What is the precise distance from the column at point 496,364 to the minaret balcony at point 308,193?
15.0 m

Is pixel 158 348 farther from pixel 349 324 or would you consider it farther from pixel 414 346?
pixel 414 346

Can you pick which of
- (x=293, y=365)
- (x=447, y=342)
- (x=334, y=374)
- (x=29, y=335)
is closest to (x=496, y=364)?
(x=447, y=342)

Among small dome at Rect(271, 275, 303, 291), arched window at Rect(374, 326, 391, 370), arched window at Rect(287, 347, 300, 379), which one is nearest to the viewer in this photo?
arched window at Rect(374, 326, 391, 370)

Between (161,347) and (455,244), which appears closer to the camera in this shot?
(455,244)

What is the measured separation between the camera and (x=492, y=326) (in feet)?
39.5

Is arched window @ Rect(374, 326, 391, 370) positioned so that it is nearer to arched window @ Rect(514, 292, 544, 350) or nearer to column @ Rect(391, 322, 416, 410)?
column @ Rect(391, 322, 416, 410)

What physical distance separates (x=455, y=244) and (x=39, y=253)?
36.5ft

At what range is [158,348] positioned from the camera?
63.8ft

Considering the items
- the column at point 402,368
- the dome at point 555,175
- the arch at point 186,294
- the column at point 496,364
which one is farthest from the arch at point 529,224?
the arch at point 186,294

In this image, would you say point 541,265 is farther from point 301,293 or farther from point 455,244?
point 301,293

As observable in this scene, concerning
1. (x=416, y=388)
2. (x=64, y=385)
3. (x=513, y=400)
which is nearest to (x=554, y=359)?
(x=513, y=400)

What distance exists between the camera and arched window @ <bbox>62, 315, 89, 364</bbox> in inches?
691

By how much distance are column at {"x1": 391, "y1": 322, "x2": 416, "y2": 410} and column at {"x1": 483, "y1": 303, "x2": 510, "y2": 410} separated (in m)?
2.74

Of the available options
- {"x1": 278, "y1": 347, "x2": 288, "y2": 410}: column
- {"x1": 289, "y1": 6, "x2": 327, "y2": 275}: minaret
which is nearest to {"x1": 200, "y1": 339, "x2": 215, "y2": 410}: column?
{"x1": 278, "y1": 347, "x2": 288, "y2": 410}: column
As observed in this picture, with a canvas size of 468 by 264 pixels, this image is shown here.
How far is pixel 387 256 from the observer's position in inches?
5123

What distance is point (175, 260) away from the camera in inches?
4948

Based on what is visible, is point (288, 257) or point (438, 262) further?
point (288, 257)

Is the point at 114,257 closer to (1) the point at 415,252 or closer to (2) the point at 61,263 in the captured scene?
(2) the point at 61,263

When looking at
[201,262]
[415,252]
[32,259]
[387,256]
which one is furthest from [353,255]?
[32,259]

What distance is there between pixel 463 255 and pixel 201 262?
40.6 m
= = = =
> **DIRECTION**: Give every line from the one containing "Based on what" through the last line of the entries as a JSON list of strings, one string per line, with blank lines left out.

> **EXERCISE ANSWER**:
[
  "Based on what is visible, is point (288, 257) or point (438, 262) further?",
  "point (288, 257)",
  "Is the point at 114,257 closer to (1) the point at 415,252 or closer to (2) the point at 61,263 in the captured scene?",
  "(2) the point at 61,263",
  "When looking at",
  "[201,262]",
  "[415,252]",
  "[32,259]",
  "[387,256]",
  "which one is furthest from [353,255]?",
  "[32,259]",
  "What distance is there between pixel 463 255 and pixel 201 262?",
  "40.6 m"
]